After issuing the tensor stop instruction 320 for the wave, the trap handler 134 issues a tensor save instruction 322 to the DMA controller 128. In response to receiving the tensor stop instruction 320, the DMA controller 128 sends a request for the ACTIVE TENSOR A and descriptor 212 and associated metadata 312, and ACTIVE TENSOR B and descriptor 214 and associated metadata 314 to be written out into the context save and restore region 302 of the global memory 106. In the illustrated example, the metadata 312, 314 indicates a count of two saved descriptors, which tells the trap handler 134 and the DMA controller 128 how many tensor instructions to issue on context resume.
In some implementations, the trap handler 134 issues at least one tensor load/store operation in the tensor save instruction 322, even if the count of outstanding tensor load/store operations is zero, to allow the DMA controller 128 to inform the scheduler 124 when the context restore is complete. In the event there are no outstanding tensor load/store operations for a wave, the trap handler 134 writes to the metadata region of the descriptor in the context save and restore region 302 for the wave to indicate that there are zero outstanding tensor load/store operations and an indication that the descriptor is a context restore descriptor.

• Dataset extract
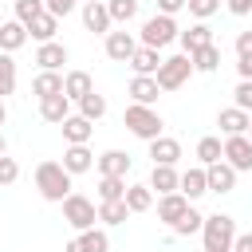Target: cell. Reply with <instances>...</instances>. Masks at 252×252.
I'll use <instances>...</instances> for the list:
<instances>
[{
    "instance_id": "obj_20",
    "label": "cell",
    "mask_w": 252,
    "mask_h": 252,
    "mask_svg": "<svg viewBox=\"0 0 252 252\" xmlns=\"http://www.w3.org/2000/svg\"><path fill=\"white\" fill-rule=\"evenodd\" d=\"M59 165H63V169H67L71 177H79V173H87V169L94 165V154H91L87 146H67V150H63V161H59Z\"/></svg>"
},
{
    "instance_id": "obj_45",
    "label": "cell",
    "mask_w": 252,
    "mask_h": 252,
    "mask_svg": "<svg viewBox=\"0 0 252 252\" xmlns=\"http://www.w3.org/2000/svg\"><path fill=\"white\" fill-rule=\"evenodd\" d=\"M236 55H252V32H240L236 35Z\"/></svg>"
},
{
    "instance_id": "obj_33",
    "label": "cell",
    "mask_w": 252,
    "mask_h": 252,
    "mask_svg": "<svg viewBox=\"0 0 252 252\" xmlns=\"http://www.w3.org/2000/svg\"><path fill=\"white\" fill-rule=\"evenodd\" d=\"M126 197V177H102L98 173V201H122Z\"/></svg>"
},
{
    "instance_id": "obj_37",
    "label": "cell",
    "mask_w": 252,
    "mask_h": 252,
    "mask_svg": "<svg viewBox=\"0 0 252 252\" xmlns=\"http://www.w3.org/2000/svg\"><path fill=\"white\" fill-rule=\"evenodd\" d=\"M201 220H205V217L189 205V209H185V217L173 224V236H193V232H201Z\"/></svg>"
},
{
    "instance_id": "obj_1",
    "label": "cell",
    "mask_w": 252,
    "mask_h": 252,
    "mask_svg": "<svg viewBox=\"0 0 252 252\" xmlns=\"http://www.w3.org/2000/svg\"><path fill=\"white\" fill-rule=\"evenodd\" d=\"M232 240H236V220L228 213H213L201 220V244L205 252H232Z\"/></svg>"
},
{
    "instance_id": "obj_15",
    "label": "cell",
    "mask_w": 252,
    "mask_h": 252,
    "mask_svg": "<svg viewBox=\"0 0 252 252\" xmlns=\"http://www.w3.org/2000/svg\"><path fill=\"white\" fill-rule=\"evenodd\" d=\"M138 51V39L130 32H106V55L114 63H130V55Z\"/></svg>"
},
{
    "instance_id": "obj_6",
    "label": "cell",
    "mask_w": 252,
    "mask_h": 252,
    "mask_svg": "<svg viewBox=\"0 0 252 252\" xmlns=\"http://www.w3.org/2000/svg\"><path fill=\"white\" fill-rule=\"evenodd\" d=\"M177 39V24H173V16H161V12H154L146 24H142V43L146 47H169Z\"/></svg>"
},
{
    "instance_id": "obj_9",
    "label": "cell",
    "mask_w": 252,
    "mask_h": 252,
    "mask_svg": "<svg viewBox=\"0 0 252 252\" xmlns=\"http://www.w3.org/2000/svg\"><path fill=\"white\" fill-rule=\"evenodd\" d=\"M189 205H193V201H189L185 193H161V197H158V220L173 228V224L185 217V209H189Z\"/></svg>"
},
{
    "instance_id": "obj_32",
    "label": "cell",
    "mask_w": 252,
    "mask_h": 252,
    "mask_svg": "<svg viewBox=\"0 0 252 252\" xmlns=\"http://www.w3.org/2000/svg\"><path fill=\"white\" fill-rule=\"evenodd\" d=\"M79 114H83V118H91V122H98V118L106 114V98H102L98 91L83 94V98H79Z\"/></svg>"
},
{
    "instance_id": "obj_50",
    "label": "cell",
    "mask_w": 252,
    "mask_h": 252,
    "mask_svg": "<svg viewBox=\"0 0 252 252\" xmlns=\"http://www.w3.org/2000/svg\"><path fill=\"white\" fill-rule=\"evenodd\" d=\"M244 134H248V138H252V122H248V130H244Z\"/></svg>"
},
{
    "instance_id": "obj_21",
    "label": "cell",
    "mask_w": 252,
    "mask_h": 252,
    "mask_svg": "<svg viewBox=\"0 0 252 252\" xmlns=\"http://www.w3.org/2000/svg\"><path fill=\"white\" fill-rule=\"evenodd\" d=\"M158 67H161V51H158V47L138 43V51L130 55V71H134V75H154Z\"/></svg>"
},
{
    "instance_id": "obj_13",
    "label": "cell",
    "mask_w": 252,
    "mask_h": 252,
    "mask_svg": "<svg viewBox=\"0 0 252 252\" xmlns=\"http://www.w3.org/2000/svg\"><path fill=\"white\" fill-rule=\"evenodd\" d=\"M94 165H98V173H102V177H126L134 161H130V154H126V150H102V154L94 158Z\"/></svg>"
},
{
    "instance_id": "obj_40",
    "label": "cell",
    "mask_w": 252,
    "mask_h": 252,
    "mask_svg": "<svg viewBox=\"0 0 252 252\" xmlns=\"http://www.w3.org/2000/svg\"><path fill=\"white\" fill-rule=\"evenodd\" d=\"M185 8H189V16H197V20H209V16L220 8V0H185Z\"/></svg>"
},
{
    "instance_id": "obj_34",
    "label": "cell",
    "mask_w": 252,
    "mask_h": 252,
    "mask_svg": "<svg viewBox=\"0 0 252 252\" xmlns=\"http://www.w3.org/2000/svg\"><path fill=\"white\" fill-rule=\"evenodd\" d=\"M102 4H106V12H110L114 24H130L138 16V0H102Z\"/></svg>"
},
{
    "instance_id": "obj_24",
    "label": "cell",
    "mask_w": 252,
    "mask_h": 252,
    "mask_svg": "<svg viewBox=\"0 0 252 252\" xmlns=\"http://www.w3.org/2000/svg\"><path fill=\"white\" fill-rule=\"evenodd\" d=\"M189 63H193V71H201V75H213V71L220 67V47H217V43H205V47L189 51Z\"/></svg>"
},
{
    "instance_id": "obj_3",
    "label": "cell",
    "mask_w": 252,
    "mask_h": 252,
    "mask_svg": "<svg viewBox=\"0 0 252 252\" xmlns=\"http://www.w3.org/2000/svg\"><path fill=\"white\" fill-rule=\"evenodd\" d=\"M35 189L43 201H63L71 193V173L59 161H39L35 165Z\"/></svg>"
},
{
    "instance_id": "obj_8",
    "label": "cell",
    "mask_w": 252,
    "mask_h": 252,
    "mask_svg": "<svg viewBox=\"0 0 252 252\" xmlns=\"http://www.w3.org/2000/svg\"><path fill=\"white\" fill-rule=\"evenodd\" d=\"M205 181H209V193H232L236 189V169L220 158V161L205 165Z\"/></svg>"
},
{
    "instance_id": "obj_36",
    "label": "cell",
    "mask_w": 252,
    "mask_h": 252,
    "mask_svg": "<svg viewBox=\"0 0 252 252\" xmlns=\"http://www.w3.org/2000/svg\"><path fill=\"white\" fill-rule=\"evenodd\" d=\"M220 150H224V142L209 134V138L197 142V161H201V165H213V161H220Z\"/></svg>"
},
{
    "instance_id": "obj_51",
    "label": "cell",
    "mask_w": 252,
    "mask_h": 252,
    "mask_svg": "<svg viewBox=\"0 0 252 252\" xmlns=\"http://www.w3.org/2000/svg\"><path fill=\"white\" fill-rule=\"evenodd\" d=\"M83 4H87V0H83Z\"/></svg>"
},
{
    "instance_id": "obj_14",
    "label": "cell",
    "mask_w": 252,
    "mask_h": 252,
    "mask_svg": "<svg viewBox=\"0 0 252 252\" xmlns=\"http://www.w3.org/2000/svg\"><path fill=\"white\" fill-rule=\"evenodd\" d=\"M126 94H130V102L154 106V102H158V94H161V87H158V79H154V75H134V79H130V87H126Z\"/></svg>"
},
{
    "instance_id": "obj_44",
    "label": "cell",
    "mask_w": 252,
    "mask_h": 252,
    "mask_svg": "<svg viewBox=\"0 0 252 252\" xmlns=\"http://www.w3.org/2000/svg\"><path fill=\"white\" fill-rule=\"evenodd\" d=\"M232 16H252V0H224Z\"/></svg>"
},
{
    "instance_id": "obj_41",
    "label": "cell",
    "mask_w": 252,
    "mask_h": 252,
    "mask_svg": "<svg viewBox=\"0 0 252 252\" xmlns=\"http://www.w3.org/2000/svg\"><path fill=\"white\" fill-rule=\"evenodd\" d=\"M16 177H20V165H16V158L0 154V185H12Z\"/></svg>"
},
{
    "instance_id": "obj_18",
    "label": "cell",
    "mask_w": 252,
    "mask_h": 252,
    "mask_svg": "<svg viewBox=\"0 0 252 252\" xmlns=\"http://www.w3.org/2000/svg\"><path fill=\"white\" fill-rule=\"evenodd\" d=\"M177 193H185L189 201L205 197V193H209V181H205V165H193V169H185V173L177 177Z\"/></svg>"
},
{
    "instance_id": "obj_42",
    "label": "cell",
    "mask_w": 252,
    "mask_h": 252,
    "mask_svg": "<svg viewBox=\"0 0 252 252\" xmlns=\"http://www.w3.org/2000/svg\"><path fill=\"white\" fill-rule=\"evenodd\" d=\"M75 4H79V0H43V8H47L51 16H59V20H63V16H71V12H75Z\"/></svg>"
},
{
    "instance_id": "obj_12",
    "label": "cell",
    "mask_w": 252,
    "mask_h": 252,
    "mask_svg": "<svg viewBox=\"0 0 252 252\" xmlns=\"http://www.w3.org/2000/svg\"><path fill=\"white\" fill-rule=\"evenodd\" d=\"M59 126H63V142H67V146H87L91 134H94V122L83 118V114H67Z\"/></svg>"
},
{
    "instance_id": "obj_16",
    "label": "cell",
    "mask_w": 252,
    "mask_h": 252,
    "mask_svg": "<svg viewBox=\"0 0 252 252\" xmlns=\"http://www.w3.org/2000/svg\"><path fill=\"white\" fill-rule=\"evenodd\" d=\"M150 158H154V165H177V161H181V142L158 134V138L150 142Z\"/></svg>"
},
{
    "instance_id": "obj_28",
    "label": "cell",
    "mask_w": 252,
    "mask_h": 252,
    "mask_svg": "<svg viewBox=\"0 0 252 252\" xmlns=\"http://www.w3.org/2000/svg\"><path fill=\"white\" fill-rule=\"evenodd\" d=\"M55 32H59V16H51V12H39V16L28 24V35H32V39H39V43L55 39Z\"/></svg>"
},
{
    "instance_id": "obj_27",
    "label": "cell",
    "mask_w": 252,
    "mask_h": 252,
    "mask_svg": "<svg viewBox=\"0 0 252 252\" xmlns=\"http://www.w3.org/2000/svg\"><path fill=\"white\" fill-rule=\"evenodd\" d=\"M91 91H94V83H91L87 71H67V75H63V94H67L71 102H79V98L91 94Z\"/></svg>"
},
{
    "instance_id": "obj_4",
    "label": "cell",
    "mask_w": 252,
    "mask_h": 252,
    "mask_svg": "<svg viewBox=\"0 0 252 252\" xmlns=\"http://www.w3.org/2000/svg\"><path fill=\"white\" fill-rule=\"evenodd\" d=\"M59 205H63V220H67L75 232H87V228H94V220H98V209H94V201H87L83 193H67Z\"/></svg>"
},
{
    "instance_id": "obj_47",
    "label": "cell",
    "mask_w": 252,
    "mask_h": 252,
    "mask_svg": "<svg viewBox=\"0 0 252 252\" xmlns=\"http://www.w3.org/2000/svg\"><path fill=\"white\" fill-rule=\"evenodd\" d=\"M236 71L240 79H252V55H236Z\"/></svg>"
},
{
    "instance_id": "obj_11",
    "label": "cell",
    "mask_w": 252,
    "mask_h": 252,
    "mask_svg": "<svg viewBox=\"0 0 252 252\" xmlns=\"http://www.w3.org/2000/svg\"><path fill=\"white\" fill-rule=\"evenodd\" d=\"M83 28L94 32V35H106V32L114 28V20H110V12H106L102 0H87V4H83Z\"/></svg>"
},
{
    "instance_id": "obj_25",
    "label": "cell",
    "mask_w": 252,
    "mask_h": 252,
    "mask_svg": "<svg viewBox=\"0 0 252 252\" xmlns=\"http://www.w3.org/2000/svg\"><path fill=\"white\" fill-rule=\"evenodd\" d=\"M177 177H181V173H177L173 165H154V169H150V181H146V185H150V189H154V193L161 197V193H177Z\"/></svg>"
},
{
    "instance_id": "obj_7",
    "label": "cell",
    "mask_w": 252,
    "mask_h": 252,
    "mask_svg": "<svg viewBox=\"0 0 252 252\" xmlns=\"http://www.w3.org/2000/svg\"><path fill=\"white\" fill-rule=\"evenodd\" d=\"M220 158H224L236 173H252V138H248V134H228Z\"/></svg>"
},
{
    "instance_id": "obj_2",
    "label": "cell",
    "mask_w": 252,
    "mask_h": 252,
    "mask_svg": "<svg viewBox=\"0 0 252 252\" xmlns=\"http://www.w3.org/2000/svg\"><path fill=\"white\" fill-rule=\"evenodd\" d=\"M122 126H126L134 138H142V142H154V138L165 130L161 114H158L154 106H142V102H130V106H126V114H122Z\"/></svg>"
},
{
    "instance_id": "obj_23",
    "label": "cell",
    "mask_w": 252,
    "mask_h": 252,
    "mask_svg": "<svg viewBox=\"0 0 252 252\" xmlns=\"http://www.w3.org/2000/svg\"><path fill=\"white\" fill-rule=\"evenodd\" d=\"M177 39H181V51L189 55V51H197V47H205V43H213V28L205 24V20H197L189 32H177Z\"/></svg>"
},
{
    "instance_id": "obj_19",
    "label": "cell",
    "mask_w": 252,
    "mask_h": 252,
    "mask_svg": "<svg viewBox=\"0 0 252 252\" xmlns=\"http://www.w3.org/2000/svg\"><path fill=\"white\" fill-rule=\"evenodd\" d=\"M67 114H71V98H67V94H47V98H39V118H43V122L59 126Z\"/></svg>"
},
{
    "instance_id": "obj_35",
    "label": "cell",
    "mask_w": 252,
    "mask_h": 252,
    "mask_svg": "<svg viewBox=\"0 0 252 252\" xmlns=\"http://www.w3.org/2000/svg\"><path fill=\"white\" fill-rule=\"evenodd\" d=\"M16 91V59L12 51H0V98Z\"/></svg>"
},
{
    "instance_id": "obj_5",
    "label": "cell",
    "mask_w": 252,
    "mask_h": 252,
    "mask_svg": "<svg viewBox=\"0 0 252 252\" xmlns=\"http://www.w3.org/2000/svg\"><path fill=\"white\" fill-rule=\"evenodd\" d=\"M193 75V63H189V55L181 51V55H169V59H161V67L154 71V79H158V87L161 91H177V87H185V79Z\"/></svg>"
},
{
    "instance_id": "obj_46",
    "label": "cell",
    "mask_w": 252,
    "mask_h": 252,
    "mask_svg": "<svg viewBox=\"0 0 252 252\" xmlns=\"http://www.w3.org/2000/svg\"><path fill=\"white\" fill-rule=\"evenodd\" d=\"M232 252H252V232H236V240H232Z\"/></svg>"
},
{
    "instance_id": "obj_48",
    "label": "cell",
    "mask_w": 252,
    "mask_h": 252,
    "mask_svg": "<svg viewBox=\"0 0 252 252\" xmlns=\"http://www.w3.org/2000/svg\"><path fill=\"white\" fill-rule=\"evenodd\" d=\"M8 122V106H4V98H0V126Z\"/></svg>"
},
{
    "instance_id": "obj_10",
    "label": "cell",
    "mask_w": 252,
    "mask_h": 252,
    "mask_svg": "<svg viewBox=\"0 0 252 252\" xmlns=\"http://www.w3.org/2000/svg\"><path fill=\"white\" fill-rule=\"evenodd\" d=\"M63 252H110V236H106V228H87V232L71 236Z\"/></svg>"
},
{
    "instance_id": "obj_38",
    "label": "cell",
    "mask_w": 252,
    "mask_h": 252,
    "mask_svg": "<svg viewBox=\"0 0 252 252\" xmlns=\"http://www.w3.org/2000/svg\"><path fill=\"white\" fill-rule=\"evenodd\" d=\"M12 8H16V20H20L24 28H28L39 12H47V8H43V0H12Z\"/></svg>"
},
{
    "instance_id": "obj_26",
    "label": "cell",
    "mask_w": 252,
    "mask_h": 252,
    "mask_svg": "<svg viewBox=\"0 0 252 252\" xmlns=\"http://www.w3.org/2000/svg\"><path fill=\"white\" fill-rule=\"evenodd\" d=\"M28 43V28L20 20H4L0 24V51H20Z\"/></svg>"
},
{
    "instance_id": "obj_43",
    "label": "cell",
    "mask_w": 252,
    "mask_h": 252,
    "mask_svg": "<svg viewBox=\"0 0 252 252\" xmlns=\"http://www.w3.org/2000/svg\"><path fill=\"white\" fill-rule=\"evenodd\" d=\"M181 8H185V0H158V12L161 16H177Z\"/></svg>"
},
{
    "instance_id": "obj_49",
    "label": "cell",
    "mask_w": 252,
    "mask_h": 252,
    "mask_svg": "<svg viewBox=\"0 0 252 252\" xmlns=\"http://www.w3.org/2000/svg\"><path fill=\"white\" fill-rule=\"evenodd\" d=\"M0 154H8V138H4V130H0Z\"/></svg>"
},
{
    "instance_id": "obj_31",
    "label": "cell",
    "mask_w": 252,
    "mask_h": 252,
    "mask_svg": "<svg viewBox=\"0 0 252 252\" xmlns=\"http://www.w3.org/2000/svg\"><path fill=\"white\" fill-rule=\"evenodd\" d=\"M126 217H130L126 201H98V220L102 224H126Z\"/></svg>"
},
{
    "instance_id": "obj_22",
    "label": "cell",
    "mask_w": 252,
    "mask_h": 252,
    "mask_svg": "<svg viewBox=\"0 0 252 252\" xmlns=\"http://www.w3.org/2000/svg\"><path fill=\"white\" fill-rule=\"evenodd\" d=\"M248 122H252V114H248V110H240V106H224V110L217 114V126L224 130V138H228V134H244V130H248Z\"/></svg>"
},
{
    "instance_id": "obj_39",
    "label": "cell",
    "mask_w": 252,
    "mask_h": 252,
    "mask_svg": "<svg viewBox=\"0 0 252 252\" xmlns=\"http://www.w3.org/2000/svg\"><path fill=\"white\" fill-rule=\"evenodd\" d=\"M232 106L252 110V79H240V83L232 87Z\"/></svg>"
},
{
    "instance_id": "obj_30",
    "label": "cell",
    "mask_w": 252,
    "mask_h": 252,
    "mask_svg": "<svg viewBox=\"0 0 252 252\" xmlns=\"http://www.w3.org/2000/svg\"><path fill=\"white\" fill-rule=\"evenodd\" d=\"M126 209L130 213H146V209H154V189L150 185H126Z\"/></svg>"
},
{
    "instance_id": "obj_29",
    "label": "cell",
    "mask_w": 252,
    "mask_h": 252,
    "mask_svg": "<svg viewBox=\"0 0 252 252\" xmlns=\"http://www.w3.org/2000/svg\"><path fill=\"white\" fill-rule=\"evenodd\" d=\"M32 94H35V98L63 94V75H59V71H39V75L32 79Z\"/></svg>"
},
{
    "instance_id": "obj_17",
    "label": "cell",
    "mask_w": 252,
    "mask_h": 252,
    "mask_svg": "<svg viewBox=\"0 0 252 252\" xmlns=\"http://www.w3.org/2000/svg\"><path fill=\"white\" fill-rule=\"evenodd\" d=\"M67 59H71V55H67V47H63L59 39H47V43H39V51H35V63H39V71H59Z\"/></svg>"
}]
</instances>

• Work to complete
Reproduce the part of the tensor context-save passage that opens with the words containing "In some implementations, the" and closes with "context restore descriptor.". The items above are separate from the tensor context-save passage.

• Task result
In some implementations, the trap handler 134 issues at least one tensor load/store operation in the tensor save instruction 322, even if the count of outstanding tensor load/store operations is zero, to allow the DMA controller 128 to inform the scheduler 124 when the context restore is complete. In the event there are no outstanding tensor load/store operations for a wave, the trap handler 134 writes to the metadata region of the descriptor in the context save and restore region 302 for the wave to indicate that there are zero outstanding tensor load/store operations and an indication that the descriptor is a context restore descriptor.